All parties in conflicts in the Middle East and Ukraine were waging “a fearsome information war,” where media personnel were directly targeted to be killed, captured or pressured to relay propaganda, according to the group known by its French initials RSF.

Fear, reprisals

 

The Islamic State active in Syria and Iraq, Boko Haram in northern Nigeria and Cameroon and criminal organizations in Italy and Latin America all used “fear and reprisals to silence journalists and bloggers who dared investigate them or refused to act as their mouthpieces,” the RSF said.

“The criminalization of blasphemy endangers freedom of information in around half of the world’s countries,” the report added, noting that religious extremists sometimes also go after journalists or bloggers they believe do not sufficiently respect their god or prophet.

PH at 141st

RSF’s ranking put Iran, China, Syria and North Korea as among those with the worst levels of press freedom out of the 180 countries evaluated.

The Philippines ranked 141st, slightly ahead of other Southeast Asian countries Myanmar (144), Malaysia (147) and Singapore (153). Among the bottom-dwellers were Iran (173), Sudan (174), China (176), Syria (177), North Korea (179) and Eritrea (180).
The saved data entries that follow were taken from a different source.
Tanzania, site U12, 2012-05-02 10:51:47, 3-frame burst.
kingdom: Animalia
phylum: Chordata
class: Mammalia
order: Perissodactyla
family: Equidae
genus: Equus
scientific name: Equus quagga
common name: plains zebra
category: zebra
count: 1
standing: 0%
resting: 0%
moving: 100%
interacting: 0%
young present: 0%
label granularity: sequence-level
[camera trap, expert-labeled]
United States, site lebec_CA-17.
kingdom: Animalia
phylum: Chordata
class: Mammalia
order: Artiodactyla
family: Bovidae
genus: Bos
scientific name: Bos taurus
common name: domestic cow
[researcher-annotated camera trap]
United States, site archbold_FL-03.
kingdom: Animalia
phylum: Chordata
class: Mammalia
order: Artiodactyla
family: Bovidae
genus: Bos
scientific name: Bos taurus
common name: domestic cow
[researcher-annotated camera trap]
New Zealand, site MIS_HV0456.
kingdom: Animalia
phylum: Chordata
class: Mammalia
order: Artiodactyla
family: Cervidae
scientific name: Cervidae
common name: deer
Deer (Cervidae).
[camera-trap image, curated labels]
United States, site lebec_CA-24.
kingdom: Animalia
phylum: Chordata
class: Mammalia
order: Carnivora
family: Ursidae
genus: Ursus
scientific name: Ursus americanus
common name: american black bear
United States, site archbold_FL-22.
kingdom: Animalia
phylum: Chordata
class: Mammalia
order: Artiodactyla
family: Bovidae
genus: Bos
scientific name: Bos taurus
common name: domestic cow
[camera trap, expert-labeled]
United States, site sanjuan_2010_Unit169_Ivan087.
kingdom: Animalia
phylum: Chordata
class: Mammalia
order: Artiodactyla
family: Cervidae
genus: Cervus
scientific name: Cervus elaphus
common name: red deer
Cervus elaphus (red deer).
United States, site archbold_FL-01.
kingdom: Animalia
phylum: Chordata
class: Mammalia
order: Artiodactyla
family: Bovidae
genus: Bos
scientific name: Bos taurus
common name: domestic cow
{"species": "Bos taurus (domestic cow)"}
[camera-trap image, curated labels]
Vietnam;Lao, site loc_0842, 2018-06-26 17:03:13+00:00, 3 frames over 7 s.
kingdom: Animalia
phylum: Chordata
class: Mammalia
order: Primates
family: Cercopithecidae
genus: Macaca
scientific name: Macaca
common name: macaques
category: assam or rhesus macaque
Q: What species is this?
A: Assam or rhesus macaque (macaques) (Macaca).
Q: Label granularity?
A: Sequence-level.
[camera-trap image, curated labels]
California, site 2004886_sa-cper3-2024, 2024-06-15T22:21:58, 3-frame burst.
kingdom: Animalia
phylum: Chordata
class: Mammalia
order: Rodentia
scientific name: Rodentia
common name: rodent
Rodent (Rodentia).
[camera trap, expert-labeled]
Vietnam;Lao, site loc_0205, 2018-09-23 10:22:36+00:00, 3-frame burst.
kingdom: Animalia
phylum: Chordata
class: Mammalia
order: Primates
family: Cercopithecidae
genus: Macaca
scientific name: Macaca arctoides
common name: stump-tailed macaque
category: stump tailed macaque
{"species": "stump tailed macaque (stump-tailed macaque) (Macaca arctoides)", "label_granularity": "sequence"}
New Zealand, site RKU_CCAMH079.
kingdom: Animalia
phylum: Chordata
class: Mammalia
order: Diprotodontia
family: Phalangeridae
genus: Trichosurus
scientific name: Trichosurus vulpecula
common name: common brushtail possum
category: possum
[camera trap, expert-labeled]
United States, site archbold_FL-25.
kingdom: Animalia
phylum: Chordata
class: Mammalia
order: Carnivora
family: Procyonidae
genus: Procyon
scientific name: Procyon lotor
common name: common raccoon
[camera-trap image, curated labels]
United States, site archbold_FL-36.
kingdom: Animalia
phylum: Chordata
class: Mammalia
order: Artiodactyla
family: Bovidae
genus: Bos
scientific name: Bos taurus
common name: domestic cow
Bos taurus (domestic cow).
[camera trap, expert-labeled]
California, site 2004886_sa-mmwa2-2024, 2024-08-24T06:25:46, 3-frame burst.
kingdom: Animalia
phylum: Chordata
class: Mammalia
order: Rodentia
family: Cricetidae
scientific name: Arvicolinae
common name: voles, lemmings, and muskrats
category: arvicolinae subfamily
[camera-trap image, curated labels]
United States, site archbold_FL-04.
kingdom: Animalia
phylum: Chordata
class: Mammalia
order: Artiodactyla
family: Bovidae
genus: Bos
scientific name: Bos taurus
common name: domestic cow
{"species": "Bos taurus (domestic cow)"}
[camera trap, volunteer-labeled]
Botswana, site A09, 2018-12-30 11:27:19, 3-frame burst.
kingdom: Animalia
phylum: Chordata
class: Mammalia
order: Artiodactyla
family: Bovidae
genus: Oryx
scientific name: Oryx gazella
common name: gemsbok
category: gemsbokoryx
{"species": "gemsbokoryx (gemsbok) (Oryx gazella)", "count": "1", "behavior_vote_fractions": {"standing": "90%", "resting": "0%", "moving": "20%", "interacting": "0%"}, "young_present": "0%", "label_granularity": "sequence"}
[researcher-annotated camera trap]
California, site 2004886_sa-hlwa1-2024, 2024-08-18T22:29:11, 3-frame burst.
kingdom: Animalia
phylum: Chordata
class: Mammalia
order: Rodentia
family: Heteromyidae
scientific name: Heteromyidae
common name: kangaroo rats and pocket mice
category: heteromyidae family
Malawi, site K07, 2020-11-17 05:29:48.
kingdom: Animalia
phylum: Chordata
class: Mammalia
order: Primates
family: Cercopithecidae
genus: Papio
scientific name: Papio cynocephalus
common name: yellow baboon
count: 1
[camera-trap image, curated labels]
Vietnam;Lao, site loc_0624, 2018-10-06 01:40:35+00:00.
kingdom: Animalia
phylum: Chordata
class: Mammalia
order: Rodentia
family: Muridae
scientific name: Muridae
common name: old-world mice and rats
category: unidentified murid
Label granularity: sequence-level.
“Police misconduct” during the Occupy Central protests in Hong Kong earned that territory a slide to 70th position.

The best-rated nations were northern European states such as Finland, Norway, Denmark, the Netherlands and Sweden, with New Zealand, Canada and Jamaica also making the top 10.

The United States ranked 49th, three spots lower than in the previous report, in part because of what RSF said was the US government’s “war on information” against WikiLeaks and others.